I use to switch from German (for chat/documentation) and English (for coding), and it's quite instant and second nature to me.


Is there a similar trick for non-letter characters ?


Yes, for some of them, but not all.

I've not been able to find a convenient online image showing the characters you get from holding down alt while typing, it may vary by layout, but for me this lets me type:

Number row: ¡€#¢∞§¶•ªº–≠ with shift: ⁄™‹›fifl‡°·‚—±

First row: œ∑´®†¥¨^øπ“‘ with shift: Œ„‰ÂÊÁËÈØ∏”’

Home row: åß∂ƒ©˙∆˚¬…æ« with shift: ÅÍÎÏÌÓÔÒÚÆ»

Bottom row: `Ω≈ç√∫~µ≤≥÷ with shift: ŸÛÙÇ◊ıˆ˜¯˘¿

But of those, I only remember €, # (both printed on the key!), ∞, ƒ, ™, π/∏ (thanks to growing up with MacOS classic — Marathon Infinity for ∞, ƒ for folders, ™/π/∏ no idea why), and –/— (en-dash/m-dash, not sure why I learned them, but was one surprise source of compile-time errors around 2010 because they look exactly like - in a fixed-width font).
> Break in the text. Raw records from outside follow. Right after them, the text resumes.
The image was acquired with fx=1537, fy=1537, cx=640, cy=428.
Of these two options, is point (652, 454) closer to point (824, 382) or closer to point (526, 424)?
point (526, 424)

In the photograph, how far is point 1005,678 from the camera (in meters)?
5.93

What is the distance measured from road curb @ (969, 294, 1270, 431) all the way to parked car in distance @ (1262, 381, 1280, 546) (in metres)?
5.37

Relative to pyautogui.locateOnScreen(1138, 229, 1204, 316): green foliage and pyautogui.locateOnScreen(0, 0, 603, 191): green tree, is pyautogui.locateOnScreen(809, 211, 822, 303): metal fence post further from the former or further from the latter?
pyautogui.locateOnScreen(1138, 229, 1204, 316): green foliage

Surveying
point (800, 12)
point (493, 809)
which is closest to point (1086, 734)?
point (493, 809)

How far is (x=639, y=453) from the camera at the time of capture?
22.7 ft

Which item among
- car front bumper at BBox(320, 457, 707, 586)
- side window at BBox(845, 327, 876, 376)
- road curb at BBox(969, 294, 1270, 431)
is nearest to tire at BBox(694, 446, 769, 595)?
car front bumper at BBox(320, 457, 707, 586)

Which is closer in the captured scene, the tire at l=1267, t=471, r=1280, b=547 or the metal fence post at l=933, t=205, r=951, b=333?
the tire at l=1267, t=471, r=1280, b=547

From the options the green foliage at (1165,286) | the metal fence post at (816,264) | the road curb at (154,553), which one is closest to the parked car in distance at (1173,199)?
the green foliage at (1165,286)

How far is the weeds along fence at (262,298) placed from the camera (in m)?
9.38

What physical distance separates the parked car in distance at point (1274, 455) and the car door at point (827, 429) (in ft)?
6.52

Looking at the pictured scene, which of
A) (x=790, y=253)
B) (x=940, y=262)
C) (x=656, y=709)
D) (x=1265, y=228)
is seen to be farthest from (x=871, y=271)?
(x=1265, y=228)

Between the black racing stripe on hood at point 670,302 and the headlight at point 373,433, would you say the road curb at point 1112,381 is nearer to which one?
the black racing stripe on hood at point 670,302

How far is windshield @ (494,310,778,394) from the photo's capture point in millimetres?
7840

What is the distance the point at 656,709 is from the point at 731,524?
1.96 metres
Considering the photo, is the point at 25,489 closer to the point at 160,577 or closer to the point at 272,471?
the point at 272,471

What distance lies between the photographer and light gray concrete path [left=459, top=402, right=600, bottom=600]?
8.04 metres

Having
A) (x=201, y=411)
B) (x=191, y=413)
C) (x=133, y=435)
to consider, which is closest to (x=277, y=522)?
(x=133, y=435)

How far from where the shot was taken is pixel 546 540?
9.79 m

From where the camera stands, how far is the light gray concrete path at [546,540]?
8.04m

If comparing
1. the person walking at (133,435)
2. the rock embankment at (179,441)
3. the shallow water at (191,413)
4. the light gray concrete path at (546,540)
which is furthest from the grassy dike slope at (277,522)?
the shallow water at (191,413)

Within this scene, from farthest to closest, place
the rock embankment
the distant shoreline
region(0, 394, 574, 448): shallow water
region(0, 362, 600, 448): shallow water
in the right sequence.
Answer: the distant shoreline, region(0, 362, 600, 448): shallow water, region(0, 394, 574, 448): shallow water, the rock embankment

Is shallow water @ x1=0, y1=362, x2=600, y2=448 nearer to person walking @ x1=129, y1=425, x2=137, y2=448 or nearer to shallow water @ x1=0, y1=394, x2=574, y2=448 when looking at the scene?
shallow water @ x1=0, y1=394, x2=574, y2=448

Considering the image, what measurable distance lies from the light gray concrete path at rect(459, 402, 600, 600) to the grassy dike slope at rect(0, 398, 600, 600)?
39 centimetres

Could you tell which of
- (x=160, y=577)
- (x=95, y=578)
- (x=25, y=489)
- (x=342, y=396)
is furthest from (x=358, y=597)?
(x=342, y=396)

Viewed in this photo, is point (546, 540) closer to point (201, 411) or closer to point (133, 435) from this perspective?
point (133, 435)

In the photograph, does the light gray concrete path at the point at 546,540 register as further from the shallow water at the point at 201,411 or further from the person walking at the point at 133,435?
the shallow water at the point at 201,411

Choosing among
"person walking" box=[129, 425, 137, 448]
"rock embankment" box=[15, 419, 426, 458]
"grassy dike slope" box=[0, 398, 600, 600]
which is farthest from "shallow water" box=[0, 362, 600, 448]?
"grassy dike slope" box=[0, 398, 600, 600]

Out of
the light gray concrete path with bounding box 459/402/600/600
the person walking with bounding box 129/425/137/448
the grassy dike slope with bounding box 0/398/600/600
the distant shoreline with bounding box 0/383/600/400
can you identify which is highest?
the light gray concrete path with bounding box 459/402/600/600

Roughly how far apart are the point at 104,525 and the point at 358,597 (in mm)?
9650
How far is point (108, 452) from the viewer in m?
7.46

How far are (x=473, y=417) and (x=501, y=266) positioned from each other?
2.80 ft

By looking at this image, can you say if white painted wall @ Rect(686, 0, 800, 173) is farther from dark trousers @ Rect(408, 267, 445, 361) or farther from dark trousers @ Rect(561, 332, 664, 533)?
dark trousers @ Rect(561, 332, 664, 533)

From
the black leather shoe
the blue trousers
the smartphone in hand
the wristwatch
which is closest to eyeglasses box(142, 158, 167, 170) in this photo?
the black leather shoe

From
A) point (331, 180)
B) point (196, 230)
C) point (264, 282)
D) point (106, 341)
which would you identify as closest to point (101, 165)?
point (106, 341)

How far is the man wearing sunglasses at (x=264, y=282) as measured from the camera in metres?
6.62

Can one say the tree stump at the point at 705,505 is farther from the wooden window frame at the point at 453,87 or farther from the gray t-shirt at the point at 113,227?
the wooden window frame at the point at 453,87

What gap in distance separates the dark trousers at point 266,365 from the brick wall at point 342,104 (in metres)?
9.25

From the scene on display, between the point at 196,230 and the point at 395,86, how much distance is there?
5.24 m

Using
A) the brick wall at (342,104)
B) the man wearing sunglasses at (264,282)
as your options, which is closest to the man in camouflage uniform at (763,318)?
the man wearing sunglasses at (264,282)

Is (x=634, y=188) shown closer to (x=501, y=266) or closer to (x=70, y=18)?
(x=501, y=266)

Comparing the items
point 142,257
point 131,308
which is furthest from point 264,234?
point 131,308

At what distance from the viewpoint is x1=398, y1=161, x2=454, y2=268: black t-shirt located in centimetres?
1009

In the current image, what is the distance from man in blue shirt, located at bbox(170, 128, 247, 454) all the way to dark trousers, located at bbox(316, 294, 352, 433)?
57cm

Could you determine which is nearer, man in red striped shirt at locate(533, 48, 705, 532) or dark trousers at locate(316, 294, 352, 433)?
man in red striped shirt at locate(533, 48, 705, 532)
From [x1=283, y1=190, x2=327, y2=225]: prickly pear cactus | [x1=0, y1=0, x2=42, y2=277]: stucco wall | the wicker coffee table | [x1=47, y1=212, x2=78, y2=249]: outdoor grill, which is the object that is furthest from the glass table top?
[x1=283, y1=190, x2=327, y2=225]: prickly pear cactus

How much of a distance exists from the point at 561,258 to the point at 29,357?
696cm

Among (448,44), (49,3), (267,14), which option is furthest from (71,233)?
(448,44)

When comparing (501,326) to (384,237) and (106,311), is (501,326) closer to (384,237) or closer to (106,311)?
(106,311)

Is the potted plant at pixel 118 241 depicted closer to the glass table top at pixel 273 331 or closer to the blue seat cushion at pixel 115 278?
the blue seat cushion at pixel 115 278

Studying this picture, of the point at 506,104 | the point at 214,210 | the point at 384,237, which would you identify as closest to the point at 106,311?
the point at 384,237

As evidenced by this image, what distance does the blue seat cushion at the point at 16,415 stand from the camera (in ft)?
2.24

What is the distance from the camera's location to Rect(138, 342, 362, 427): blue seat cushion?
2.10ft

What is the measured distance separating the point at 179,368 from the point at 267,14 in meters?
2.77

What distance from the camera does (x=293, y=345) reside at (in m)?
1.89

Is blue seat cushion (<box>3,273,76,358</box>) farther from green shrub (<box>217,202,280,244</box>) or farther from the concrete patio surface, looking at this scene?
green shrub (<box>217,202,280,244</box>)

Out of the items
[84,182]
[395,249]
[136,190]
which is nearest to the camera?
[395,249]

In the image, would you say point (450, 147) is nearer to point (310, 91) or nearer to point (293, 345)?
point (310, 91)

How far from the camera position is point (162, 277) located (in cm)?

If you ever used MPW shell, a lot of those characters were part of the syntax of commands and the regular expression parser so it was common to learn to compose ∫,® ∂ etc. The debugger TMON also used them, so they just become second nature, like !@#.


Neat, did not know that. At the time MPW shell was used, it was a little bit too advanced for me — I was only as far as working my way through C For Dummies (or something like that) with a limited student edition of CodeWarrior* around the time REALbasic came out.

* Possibly bronze edition? Whatever it was, it was 68k only.